Het kabinet is waarschijnlijk van plan de overgangsregeling voor de levensloopregeling aan te passen. Wat dit exact inhoudt wordt waarschijnlijk met Prinsjesdag bekend.
9 Wijziging eigenwoningforfait uitzendregeling
De uitzendregeling heeft betrekking op belastingplichtigen die minimaal één jaar een eigen woning hebben gehad en daarna tijdelijk ergens anders zijn gaan wonen. Meestal gaat het hier om uitzending door de werkgever naar het buitenland. De woning in Nederland blijft onder voorwaarden een eigen woning. Ook het eigenwoningforfait blijft van toepassing. Hiervoor geldt echter een afwijkend percentage.
Het eigenwoningforfait is op 1 januari 2020 verlaagd en dat heeft ook zijn uitwerking op het eigenwoningforfait voor de uitzendregeling. In de wet lijkt hierbij echter iets niet helemaal goed te zijn gegaan. Het kabinet heeft aangekondigd deze onbedoelde wijziging te gaan repareren.
10 Excessief lenen
Veel aandeelhouders met een aanmerkelijk belang (5 procent of meer) in een vennootschap – meestal een bv – lenen geld van de eigen vennootschap. Recent is het wetsvoorstel ‘excessief lenen’ naar de Tweede Kamer gegaan. Vanwege de coronacrisis heeft het kabinet besloten de invoering een jaar uit te stellen. De nieuwe regeling moet op 1 januari 2023 ingaan. Dit wetsvoorstel wordt los van het Belastingplan 2021 behandeld, maar heeft gevolgen voor het Nederlandse belastingklimaat en staat daardoor in verband met de wijzigingen uit het Belastingplan.

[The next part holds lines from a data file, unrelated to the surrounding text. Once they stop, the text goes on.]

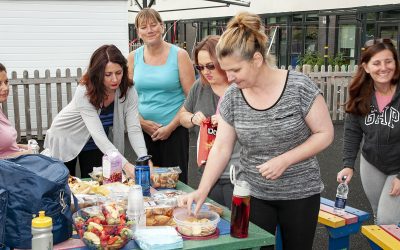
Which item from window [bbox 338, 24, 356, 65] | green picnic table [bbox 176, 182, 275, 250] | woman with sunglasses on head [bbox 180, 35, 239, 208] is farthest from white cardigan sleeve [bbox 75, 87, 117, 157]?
window [bbox 338, 24, 356, 65]

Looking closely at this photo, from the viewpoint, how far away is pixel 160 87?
14.0 ft

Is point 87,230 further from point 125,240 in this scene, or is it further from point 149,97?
point 149,97

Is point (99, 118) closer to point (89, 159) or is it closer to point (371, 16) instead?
point (89, 159)

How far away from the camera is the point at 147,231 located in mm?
2498

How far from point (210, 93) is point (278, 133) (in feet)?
3.36

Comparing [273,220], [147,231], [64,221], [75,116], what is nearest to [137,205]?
[147,231]

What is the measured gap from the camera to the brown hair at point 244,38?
252cm

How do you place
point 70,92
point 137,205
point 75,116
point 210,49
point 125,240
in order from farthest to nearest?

11 Wet Bedrag ineens, RVU en verlofsparen
Het wetsvoorstel Wet Bedrag ineens, RVU en verlofsparen is onderdeel van het pensioenakkoord. Hierbij krijgen deelnemers vanaf 2022 het recht om bij pensionering maximaal tien procent van de waarde van het opgebouwde ouderdomspensioen op te nemen als ‘bedrag ineens’. De resterende pensioenuitkering gaat dan naar evenredigheid omlaag. Het bedrag ineens is vrij besteedbaar. Dit keuzerecht gaat ook gelden voor het pensioen in eigen beheer, het nettopensioen en lijfrenten.
Verder kunnen werkgevers straks om met oudere werknemers afspraken maken over eerder stoppen met werken, zonder dat hierover strafheffing is verschuldigd.
Het wetsvoorstel is begin september bij de Tweede Kamer ingediend.
Wetsvoorstel bedrag ineens, RVU en verlofsparen gepubliceerd
Uitgelekte plannen
Naast de coronabonus van 500 euro voor zorgpersoneel is nu onder meer het volgende uitgelekt:
- De inkomstenbelasting in de eerste schijf, tot 68.500 euro bruto per jaar, gaat iets omlaag.
- De arbeidskorting, een belastingvoordeel voor alle werkenden, gaat omhoog.
- De zelfstandigenaftrek wordt verder verlaagd. Dit belastingvoordeel voor zzp’ers daalde al van 7.200 euro dit jaar naar 5.000 euro in 2028. Dat wordt nu 3.200 euro.